**WHAT YOU ARE ASKED TO DO**
Reproduce the records starting at the line that contains "scientific name: Muridae" and running to the last line, exactly and in full.

(Records from a data collection)
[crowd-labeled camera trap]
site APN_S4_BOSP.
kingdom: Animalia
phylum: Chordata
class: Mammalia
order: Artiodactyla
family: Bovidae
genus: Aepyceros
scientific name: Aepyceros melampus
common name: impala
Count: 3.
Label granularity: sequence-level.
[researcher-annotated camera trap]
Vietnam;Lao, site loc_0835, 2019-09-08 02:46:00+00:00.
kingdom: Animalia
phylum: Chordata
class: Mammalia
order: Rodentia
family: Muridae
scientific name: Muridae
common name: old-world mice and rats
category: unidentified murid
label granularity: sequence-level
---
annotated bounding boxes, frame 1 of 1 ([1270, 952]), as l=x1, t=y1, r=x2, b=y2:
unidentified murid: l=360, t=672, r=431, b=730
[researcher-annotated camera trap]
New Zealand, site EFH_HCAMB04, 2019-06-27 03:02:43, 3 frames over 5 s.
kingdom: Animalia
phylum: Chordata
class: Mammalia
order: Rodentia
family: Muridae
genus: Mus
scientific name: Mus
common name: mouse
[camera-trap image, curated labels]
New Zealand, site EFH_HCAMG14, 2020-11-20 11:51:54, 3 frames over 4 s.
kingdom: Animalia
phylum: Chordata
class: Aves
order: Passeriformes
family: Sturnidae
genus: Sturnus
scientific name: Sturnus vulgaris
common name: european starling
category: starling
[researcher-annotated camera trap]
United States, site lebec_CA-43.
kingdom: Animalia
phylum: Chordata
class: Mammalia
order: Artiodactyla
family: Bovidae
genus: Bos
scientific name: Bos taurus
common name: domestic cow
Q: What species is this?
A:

**SOLUTION**
scientific name: Muridae
common name: old-world mice and rats
category: unidentified murid
label granularity: sequence-level
---
annotated bounding boxes, frame 1 of 1 ([1270, 952]), as l=x1, t=y1, r=x2, b=y2:
unidentified murid: l=360, t=672, r=431, b=730
[researcher-annotated camera trap]
New Zealand, site EFH_HCAMB04, 2019-06-27 03:02:43, 3 frames over 5 s.
kingdom: Animalia
phylum: Chordata
class: Mammalia
order: Rodentia
family: Muridae
genus: Mus
scientific name: Mus
common name: mouse
[camera-trap image, curated labels]
New Zealand, site EFH_HCAMG14, 2020-11-20 11:51:54, 3 frames over 4 s.
kingdom: Animalia
phylum: Chordata
class: Aves
order: Passeriformes
family: Sturnidae
genus: Sturnus
scientific name: Sturnus vulgaris
common name: european starling
category: starling
[researcher-annotated camera trap]
United States, site lebec_CA-43.
kingdom: Animalia
phylum: Chordata
class: Mammalia
order: Artiodactyla
family: Bovidae
genus: Bos
scientific name: Bos taurus
common name: domestic cow
Q: What species is this?
A:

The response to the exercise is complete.